Los arqueólogos son forenses de la Historia, restauradores del olvido que dejan al descubierto lo que la tierra engulló tiempo atrás. Resucitan ciudades sepultadas, reescriben el pasado y dan vida a escrituras que parecían impenetrables. Sin ellos, el pasado sería solo ceniza. Con ellos, las civilizaciones más remotas se vuelven familiares, tangibles. Pero no son los únicos que se rinden a los encantos de las piedras. El poder de convocatoria de ruinas y reliquias va más allá del ámbito de los entendidos.
La arqueología es seguramente la disciplina científica con más tirón mediático, la que más fascinación despierta entre el gran público. Como reclamo no tiene precio. Siempre cuajada de misterio, seduciendo al espectador, atrapando al lector y hechizando con las historias que esconden las piedras.
Sin embargo, nadie ha sabido tocar aún la tecla de la arqueología divulgativa y elevar la literatura de reliquias a género respetable. La vulgarización de la arqueología es un asunto pendiente, un desafío mal encarado hasta la fecha.

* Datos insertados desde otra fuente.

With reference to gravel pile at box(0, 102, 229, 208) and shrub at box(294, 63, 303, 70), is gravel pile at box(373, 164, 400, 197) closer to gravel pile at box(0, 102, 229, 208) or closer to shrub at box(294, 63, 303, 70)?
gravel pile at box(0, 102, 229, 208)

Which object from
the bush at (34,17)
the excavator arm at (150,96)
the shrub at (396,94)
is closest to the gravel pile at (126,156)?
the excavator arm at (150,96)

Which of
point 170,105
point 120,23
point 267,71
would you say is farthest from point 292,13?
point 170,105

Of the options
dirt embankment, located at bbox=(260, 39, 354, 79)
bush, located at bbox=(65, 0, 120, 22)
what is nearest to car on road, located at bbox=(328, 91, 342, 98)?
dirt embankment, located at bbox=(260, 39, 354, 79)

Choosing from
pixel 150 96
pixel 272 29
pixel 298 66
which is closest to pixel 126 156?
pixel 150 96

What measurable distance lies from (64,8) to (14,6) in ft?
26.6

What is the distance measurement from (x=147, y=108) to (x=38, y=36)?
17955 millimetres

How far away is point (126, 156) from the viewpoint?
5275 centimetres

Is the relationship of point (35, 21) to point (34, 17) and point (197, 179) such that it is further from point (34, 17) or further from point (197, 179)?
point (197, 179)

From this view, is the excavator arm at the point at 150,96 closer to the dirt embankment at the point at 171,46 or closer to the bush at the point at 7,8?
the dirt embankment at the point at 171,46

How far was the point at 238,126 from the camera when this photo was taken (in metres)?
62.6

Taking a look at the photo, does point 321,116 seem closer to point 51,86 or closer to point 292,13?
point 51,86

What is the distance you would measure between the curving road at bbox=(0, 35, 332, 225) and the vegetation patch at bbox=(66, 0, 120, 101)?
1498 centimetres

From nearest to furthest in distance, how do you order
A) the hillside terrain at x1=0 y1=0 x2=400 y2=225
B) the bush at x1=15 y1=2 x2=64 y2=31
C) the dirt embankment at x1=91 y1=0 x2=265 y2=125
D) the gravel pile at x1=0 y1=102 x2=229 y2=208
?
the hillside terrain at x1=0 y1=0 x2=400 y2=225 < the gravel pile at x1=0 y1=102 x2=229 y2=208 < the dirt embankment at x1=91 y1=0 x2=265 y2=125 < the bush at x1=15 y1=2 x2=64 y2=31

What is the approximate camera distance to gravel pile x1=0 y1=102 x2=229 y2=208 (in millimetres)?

El resultado es que los temas arqueológicos se polarizan: o nadie los comprende (porque van dirigidos a científicos que solo se entienden a sí mismos) o el tratamiento de los temas acaba derivando hacia el esoterismo más delirante.
La arqueología necesita comunicadores capaces de difundir contenidos accesibles para todos los públicos. Se puede divulgar ciencia sin renunciar al rigor histórico, empleando un lenguaje atractivo y seductor alejado del rancio academicismo.
La propuesta es simple: llegar al gran público con noticias de impacto científico que han estado tradicionalmente recluidas en foros de especialistas. Si el patrimonio y la ciencia son de todos, también lo son sus novedades y discusiones. Dejemos de rehuir la divulgación. Dejemos atrás ese prejuicio de que divulgar es vulgar.